Ce récit comportait naturellement des variantes, attribuant le même fait d’armes tantôt à l’un, tantôt à l’autre. Mais il était important pour la compréhension du personnage de David – et du soutien que lui apportait Yahvé – qu’il soit crédité, dès le début de sa carrière, d’une action extraordinaire. Il y a par ailleurs plusieurs effets littéraires à l’œuvre dans le récit biblique de cet épisode de la vie de David : l’attitude de Goliath rappelle des scènes rapportées dans les épopées homériques, où les principaux chefs grecs et troyens se lancent des défis et servent de champion à leur camp. Du côté des gens d’Israël, on côtoie le merveilleux en apprenant que celui qui osera affronter le géant philistin recevra la fille du roi en mariage, des richesses à foison… et qu’il sera exempté de taxes. Mais c’est au nom de Yahvé, et non de Saül, que David combat et triomphe. Enfin, dernier motif propre aux récits épiques, cet épisode est aussi le début d’une amitié indéfectible entre David et le fils de Saül, Jonathan. Conquis par la prestance et la gloire du fier berger, le jeune homme partage tout avec lui, jusqu’à ses vêtements et ses armes. C’est à l’affection de Jonathan que David devra la vie, quand Saül se sera retourné contre lui. Car la faveur royale que son exploit contre Goliath a valu à David ne dure pas, et, s’il conquiert la main d’une fille du roi, il n’obtient pas l’aînée, mais la cadette, Mikal, pour laquelle il doit verser une dot peu courante (le roi lui réclame cent prépuces de Philistins).

Puis David, de héros national, devient un fugitif poursuivi par son roi, vivant de rapines et de coups de main dans les terres désertiques au sud de Juda, avec une bande de 5 à 600 compagnons hors-la-loi. Il s’intègre ainsi dans une autre tradition proche-orientale, celle des exilés politiques ou économiques, exclus des centres habités et qui vivent de brigandage. Ces habiru (en Méso­potamie) ou ’apiru (au Levant) font partie du paysage sociopolitique et sont souvent utilisés comme mercenaires par des roitelets locaux. 

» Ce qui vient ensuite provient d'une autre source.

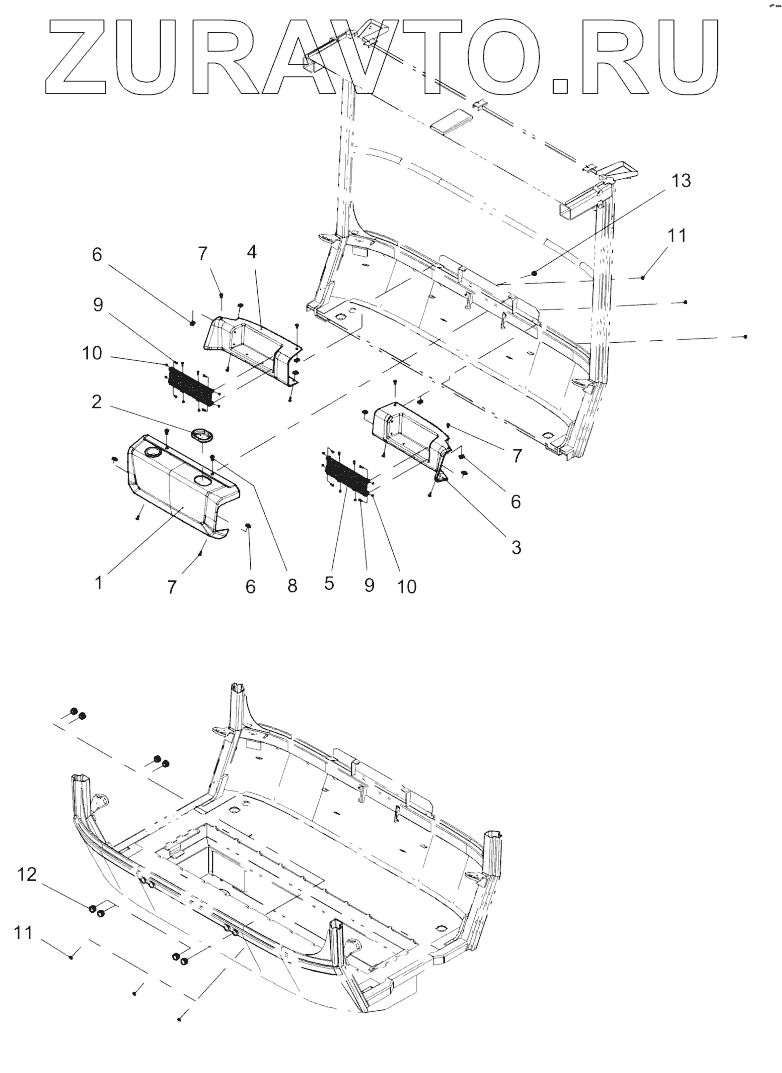 ZURAVTO.RU

13
11
6
7
4
9
10
2
7
6
3
1
7
6
8
5
9
10

12
11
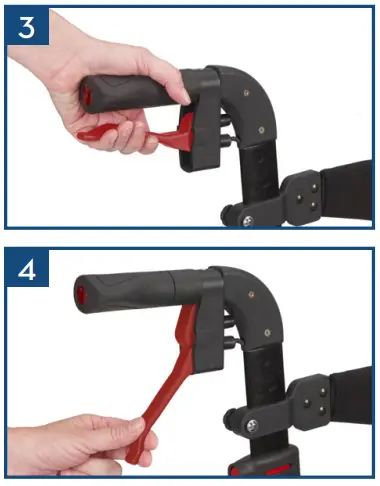 3

4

De fait, David n’hésite pas à se mettre au service des Philistins, en particulier du roi Akish de la ville de Gath. La renommée de David comme chef de guerre lui vaut de passer ensuite du statut de meneur de bande à celui de chef coutumier de Juda, installé dans une première capitale, Hébron, puis de se faire reconnaître comme roi sur l’ensemble des tribus confédérées d’Israël et de s’implanter à Jérusalem.

 

SOUVERAIN D'UN ROYAUME UNIFIÉ 

Telle est la trame historique fournie par le récit biblique, selon laquelle David, souverain du royaume unifié Israël-Juda, aurait succédé à Saül et son fils Išba’al, premiers rois d’Israël. Une trame complètement remise en question depuis trois décennies, car on tend à penser aujourd’hui qu’il y aurait eu non pas succession, mais coexistence entre le territoire d’Israël, au nord, plus étendu, plus riche, plus peuplé (40 000 habitants environ), et celui de Juda, au sud, abritant environ 5 000 habitants.

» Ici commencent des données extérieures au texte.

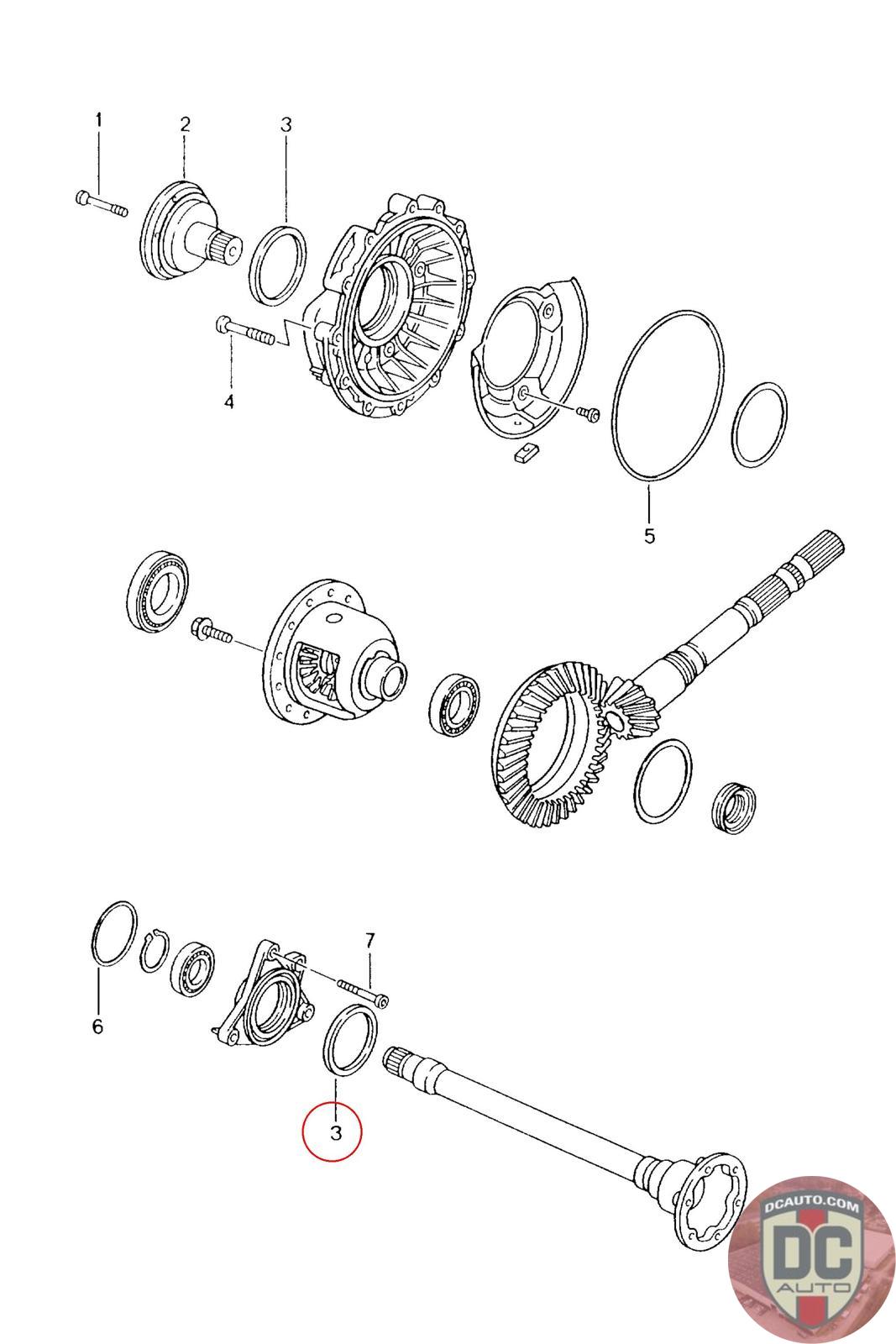 1
2
3
4
5
6
7
3
DCAUTO.COM
DC
AUTO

Tantôt rivaux, tantôt alliés contre les Philistins, ces deux ensembles firent l’apprentissage du passage de la tribu à l’État, sur le modèle de la plupart de leurs voisins du Proche-Orient occidental. De manière plus générale, on peut même avancer l’idée d’une structure politique combinant l’organisation tribale propre aux premiers Israélites historiques (vers 1100-1000 av. J.-C.) et les restes très affaiblis des cités-États cananéennes de la seconde moitié du IIe millénaire av. J.-C., comme Jérusalem.

Ainsi, la capitale dont se dota David n’était, à cette époque, qu’une modeste bourgade de quelques centaines d’âmes, dépourvue de fortifications, et elle le resta encore longtemps. Le récit biblique ne peut donc, à lui seul, permettre de saisir la réalité historique du personnage de David. Il faut dégager le texte de ses apprêts idéologiques et littéraires, le confronter aux traces fournies par la recherche archéologique, ainsi qu’aux autres sources historiques proche-orientales. David n’a plus besoin d’avoir triomphé de Goliath pour être reconnu comme le fondateur de la maison royale de Juda, mais cet exploit initial était essentiel pour l’établissement de sa légende.